* [Instruction]: Turn the lines of all the items below into one numbered list, skipping blank lines. Leave the pictures out of the list.

* [Box annotations for photos]:
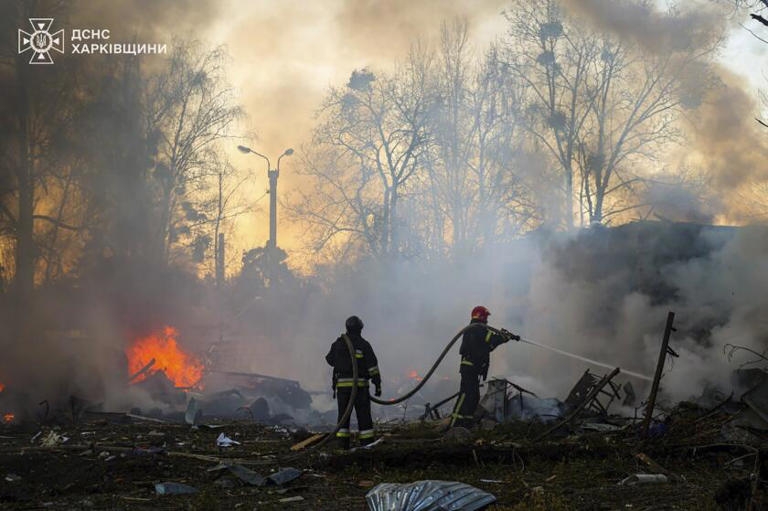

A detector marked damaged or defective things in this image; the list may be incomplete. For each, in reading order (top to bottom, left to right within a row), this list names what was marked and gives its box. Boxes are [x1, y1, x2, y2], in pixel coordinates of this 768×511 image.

burned wreckage [1, 222, 768, 510]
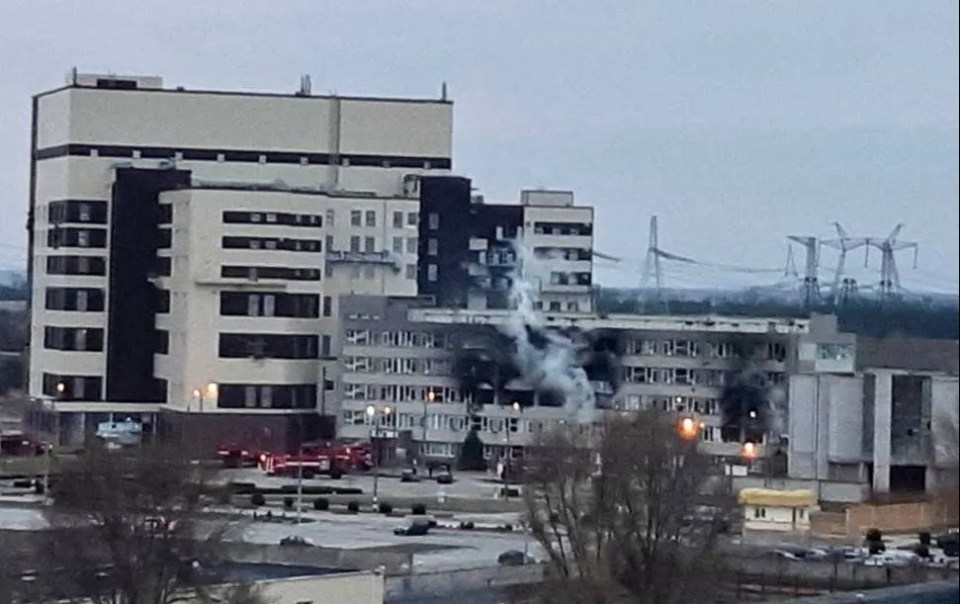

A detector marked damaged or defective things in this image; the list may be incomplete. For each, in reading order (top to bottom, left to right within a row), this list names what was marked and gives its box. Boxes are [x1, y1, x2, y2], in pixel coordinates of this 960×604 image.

damaged building facade [334, 294, 852, 464]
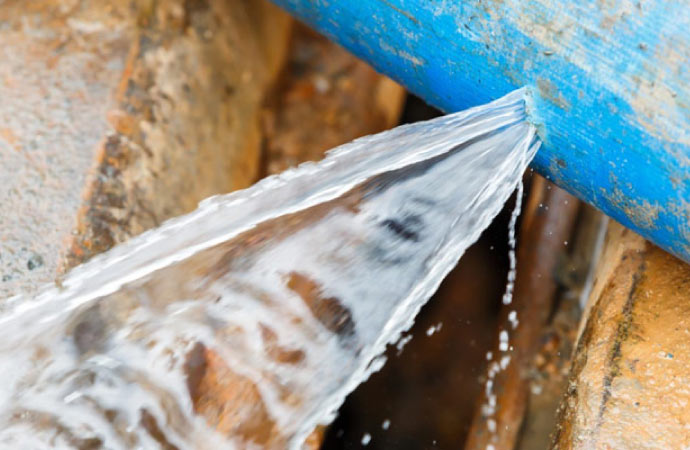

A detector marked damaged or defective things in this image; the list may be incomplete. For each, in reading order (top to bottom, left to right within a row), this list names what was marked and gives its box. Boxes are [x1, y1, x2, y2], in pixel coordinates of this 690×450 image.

rusty surface [462, 177, 580, 450]
rusty surface [552, 223, 688, 448]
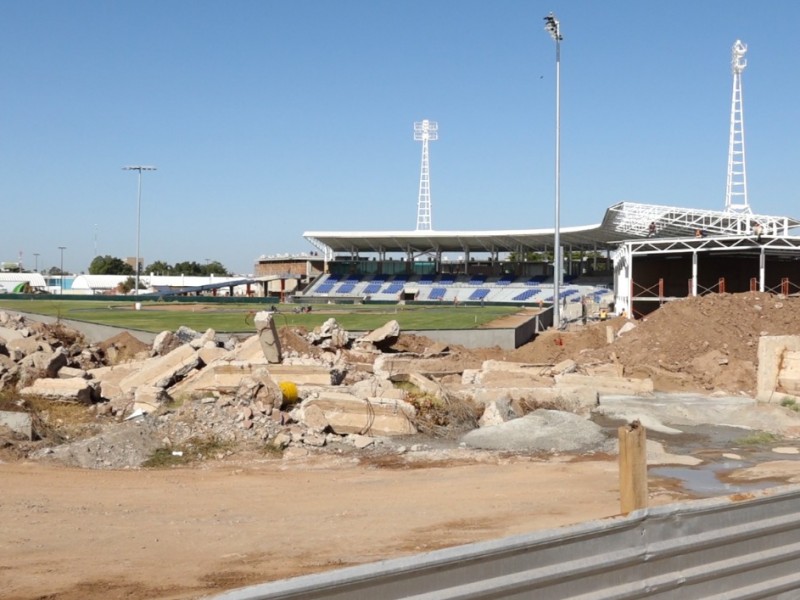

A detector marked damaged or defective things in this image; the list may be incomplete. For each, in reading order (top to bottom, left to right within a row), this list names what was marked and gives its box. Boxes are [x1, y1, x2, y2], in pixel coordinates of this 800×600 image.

broken concrete slab [256, 312, 284, 364]
broken concrete slab [19, 378, 95, 406]
broken concrete slab [296, 394, 416, 436]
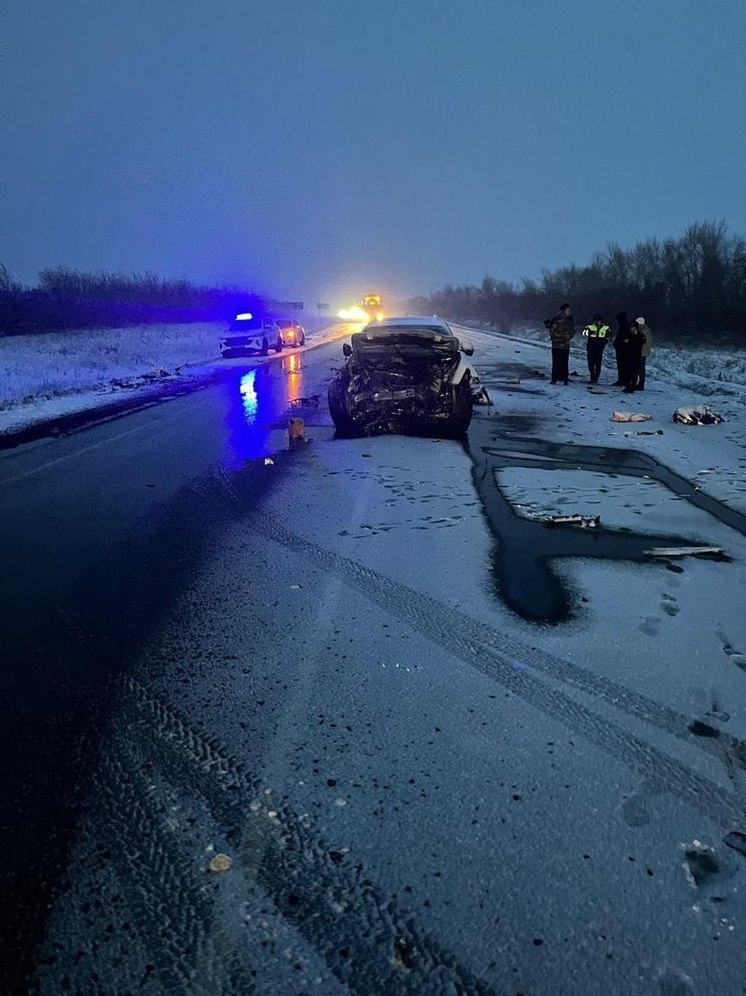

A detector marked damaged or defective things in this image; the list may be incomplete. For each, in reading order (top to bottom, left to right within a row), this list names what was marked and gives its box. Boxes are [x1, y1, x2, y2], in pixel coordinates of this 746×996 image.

wrecked car [326, 314, 476, 434]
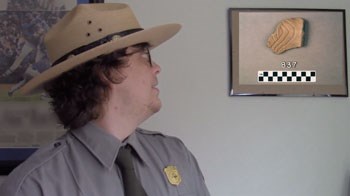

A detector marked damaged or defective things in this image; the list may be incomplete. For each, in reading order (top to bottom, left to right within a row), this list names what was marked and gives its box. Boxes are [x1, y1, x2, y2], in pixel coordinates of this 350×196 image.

broken pottery fragment [266, 17, 304, 54]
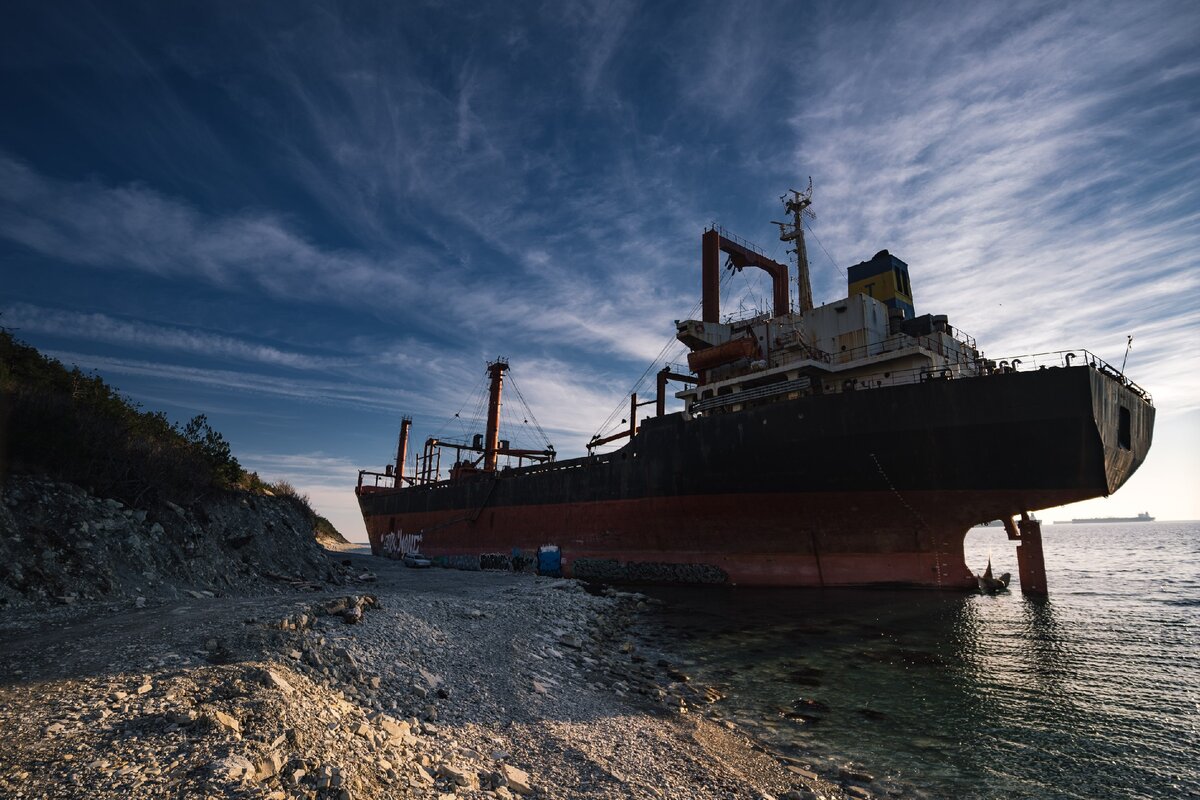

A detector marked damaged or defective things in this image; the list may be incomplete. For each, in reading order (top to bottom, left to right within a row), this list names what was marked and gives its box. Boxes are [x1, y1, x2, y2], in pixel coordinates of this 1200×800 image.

rusty ship hull [355, 364, 1152, 587]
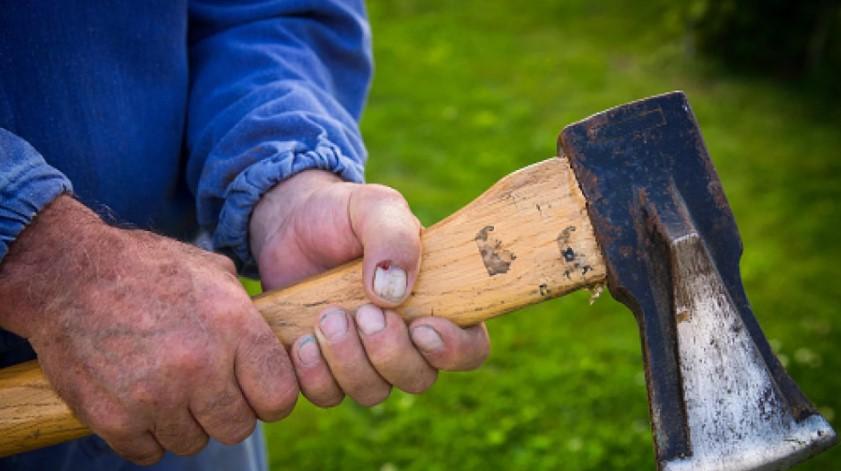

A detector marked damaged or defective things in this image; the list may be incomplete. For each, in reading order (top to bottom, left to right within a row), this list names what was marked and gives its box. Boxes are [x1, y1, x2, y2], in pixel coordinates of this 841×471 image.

rusty axe head [556, 92, 832, 471]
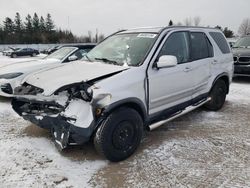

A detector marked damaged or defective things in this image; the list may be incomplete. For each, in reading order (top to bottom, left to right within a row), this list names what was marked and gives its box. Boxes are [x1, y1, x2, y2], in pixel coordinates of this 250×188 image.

* [The result]:
1. A detector marked damaged or defective things in this image; the list may be incomplete. For each, in reading order (top to bottom, left to right within a row), this list names what was marked and gives its box. Boxes are [x1, y1, x2, y2], in pixel coordinates of this 768×511 image.
2. burned wreckage [1, 222, 768, 510]
3. A detector marked damaged or defective things in this image; the list may be incomplete. For each, in reading order (top to bottom, left to right within a row), this list names what was marked and gives its box. Boxes are [x1, y1, x2, y2], in pixel coordinates of this 960×604 image.
4. damaged building facade [334, 294, 852, 464]
5. A detector marked damaged or defective things in this image; the list may be incomplete. For each, in reading order (top to bottom, left to right within a row), this list names what was marked and gives its box. Boxes are [x1, y1, x2, y2], in pixel coordinates of this 690×450 image.
6. rusty surface [462, 177, 580, 450]
7. rusty surface [552, 223, 688, 448]
8. A detector marked damaged or defective things in this image; the list may be incomplete. For each, in reading order (top to bottom, left to right within a row), this list names what was marked and gives its box. Boxes are [x1, y1, x2, y2], in pixel coordinates of this 800×600 image.
9. broken concrete slab [256, 312, 284, 364]
10. broken concrete slab [19, 378, 95, 406]
11. broken concrete slab [296, 394, 416, 436]
12. A detector marked damaged or defective things in this image; the list may be incomplete. For each, in reading order (top to bottom, left to right within a row), this list names what was marked and gives its box. Boxes are [x1, y1, x2, y2], in pixel coordinates of this 746×996 image.
13. wrecked car [326, 314, 476, 434]
14. A detector marked damaged or defective things in this image; the list may be incomplete. For each, in reading order (top to bottom, left to right within a row), this list names what was marked and gives its box. Boxes are [x1, y1, x2, y2], in pixel coordinates of this 350×196 image.
15. broken pottery fragment [266, 17, 304, 54]
16. A detector marked damaged or defective things in this image; the list may be incomplete. For each, in reading order (top to bottom, left to right within a row), this list names what was marked and gives its box. Boxes are [x1, y1, x2, y2], in pixel coordinates of this 1200×800 image.
17. rusty ship hull [355, 364, 1152, 587]
18. A detector marked damaged or defective things in this image; the list may be incomplete. For each, in reading order (top to bottom, left to right within a row), this list names what was marked and gives its box. Boxes are [x1, y1, x2, y2], in pixel coordinates of this 841×471 image.
19. rusty axe head [556, 92, 832, 471]
20. A detector marked damaged or defective things in this image; the list may be incomplete. For each, in reading order (top to bottom, left to right within a row), this list names what was marked and gives its box. Boxes are [x1, y1, x2, y2], in pixel coordinates of this 250×188 image.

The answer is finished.